■ Work request 1:
In the scripture readings, what did Moses make and set on a standard?
■ Work request 2:
Can you return, copied word for word from the scripture readings, the part that opens with the words "The people were  discouraged  by  the  journey" and closes with "of the Lord!"?

*** 1st Reading ***

Numbers 21:4b-9

From Mount Hor they set out by the Red Sea road to go around the land of Edom.

The people were  discouraged  by  the  journey  and began to com­plain against God and Moses, “Why have you brought us out of Egypt to die in the wilderness? There is neither bread nor water here and we are disgusted with this tasteless manna.”

ahweh then sent fiery serpents against them. They bit the people and many of the Israelites died. Then the people came to Moses and said, “We have sinned, speaking against Yahweh and against you. Plead with Yahweh to take the serpents away.”

Moses pleaded for the people and Yahweh said to him, “Make a fiery serpent and set it on a standard; whoever has been bitten and then looks at it shall live.”  So Moses made a bronze serpent and set it on a standard. Whenever a man was bitten, he looked towards the bronze serpent and he lived.

 

Ps 78:1bc-2, 34-35, 36-37, 38

Do not forget the works of the Lord!

 

*** 2nd Reading ***

Philippians 2:6-11

 Though he was in the form of God, he did not regard equality with God as something to be grasped,  but emptied himself, taking on the nature of a servant, made in human likeness, and in his appearance found as a man.

■ Stored data:
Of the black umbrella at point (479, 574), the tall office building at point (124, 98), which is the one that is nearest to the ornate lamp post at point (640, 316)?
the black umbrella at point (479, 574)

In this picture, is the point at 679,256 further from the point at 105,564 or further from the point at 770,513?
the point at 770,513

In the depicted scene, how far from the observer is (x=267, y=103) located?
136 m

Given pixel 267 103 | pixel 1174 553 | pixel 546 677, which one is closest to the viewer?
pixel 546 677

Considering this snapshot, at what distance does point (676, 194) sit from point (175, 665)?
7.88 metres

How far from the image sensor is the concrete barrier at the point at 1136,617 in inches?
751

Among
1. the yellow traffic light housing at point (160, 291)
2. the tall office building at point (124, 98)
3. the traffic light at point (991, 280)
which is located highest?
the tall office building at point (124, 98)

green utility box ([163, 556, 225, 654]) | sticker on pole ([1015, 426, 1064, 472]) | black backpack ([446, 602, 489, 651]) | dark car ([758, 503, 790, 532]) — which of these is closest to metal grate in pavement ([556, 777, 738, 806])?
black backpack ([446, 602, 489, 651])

==

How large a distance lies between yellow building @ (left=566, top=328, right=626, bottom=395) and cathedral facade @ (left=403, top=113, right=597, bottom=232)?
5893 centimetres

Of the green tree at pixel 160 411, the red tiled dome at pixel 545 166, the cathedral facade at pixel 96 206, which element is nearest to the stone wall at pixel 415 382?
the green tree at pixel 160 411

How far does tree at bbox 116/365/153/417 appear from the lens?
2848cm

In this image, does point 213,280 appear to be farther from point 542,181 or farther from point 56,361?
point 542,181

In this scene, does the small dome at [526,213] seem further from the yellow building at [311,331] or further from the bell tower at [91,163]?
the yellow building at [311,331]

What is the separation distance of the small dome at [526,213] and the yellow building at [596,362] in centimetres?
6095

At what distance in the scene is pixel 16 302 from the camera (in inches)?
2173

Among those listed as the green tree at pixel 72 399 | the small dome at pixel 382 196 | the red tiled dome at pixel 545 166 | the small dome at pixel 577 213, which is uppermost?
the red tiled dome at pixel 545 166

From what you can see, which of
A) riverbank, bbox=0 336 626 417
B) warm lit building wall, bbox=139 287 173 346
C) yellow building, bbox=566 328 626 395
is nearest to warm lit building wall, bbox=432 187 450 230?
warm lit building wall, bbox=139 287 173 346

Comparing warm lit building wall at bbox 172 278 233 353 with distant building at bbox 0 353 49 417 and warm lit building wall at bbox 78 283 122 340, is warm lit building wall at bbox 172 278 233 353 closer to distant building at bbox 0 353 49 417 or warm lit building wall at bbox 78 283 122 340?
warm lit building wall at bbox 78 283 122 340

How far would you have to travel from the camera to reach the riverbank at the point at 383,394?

---

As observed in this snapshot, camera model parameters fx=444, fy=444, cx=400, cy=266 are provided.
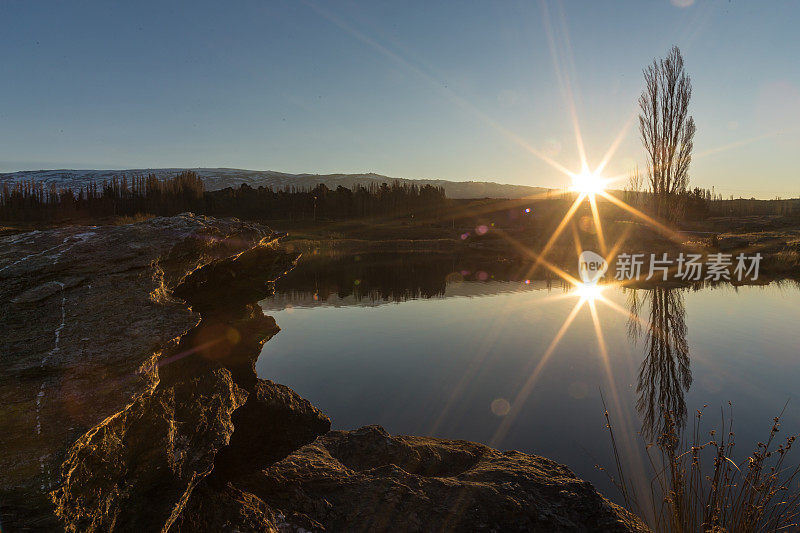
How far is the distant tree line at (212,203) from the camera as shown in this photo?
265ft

■ Exercise response 1:
A bronze serpent.

■ Exercise response 2:
The people were  discouraged  by  the  journey  and began to com­plain against God and Moses, “Why have you brought us out of Egypt to die in the wilderness? There is neither bread nor water here and we are disgusted with this tasteless manna.”

ahweh then sent fiery serpents against them. They bit the people and many of the Israelites died. Then the people came to Moses and said, “We have sinned, speaking against Yahweh and against you. Plead with Yahweh to take the serpents away.”

Moses pleaded for the people and Yahweh said to him, “Make a fiery serpent and set it on a standard; whoever has been bitten and then looks at it shall live.”  So Moses made a bronze serpent and set it on a standard. Whenever a man was bitten, he looked towards the bronze serpent and he lived.

 

Ps 78:1bc-2, 34-35, 36-37, 38

Do not forget the works of the Lord!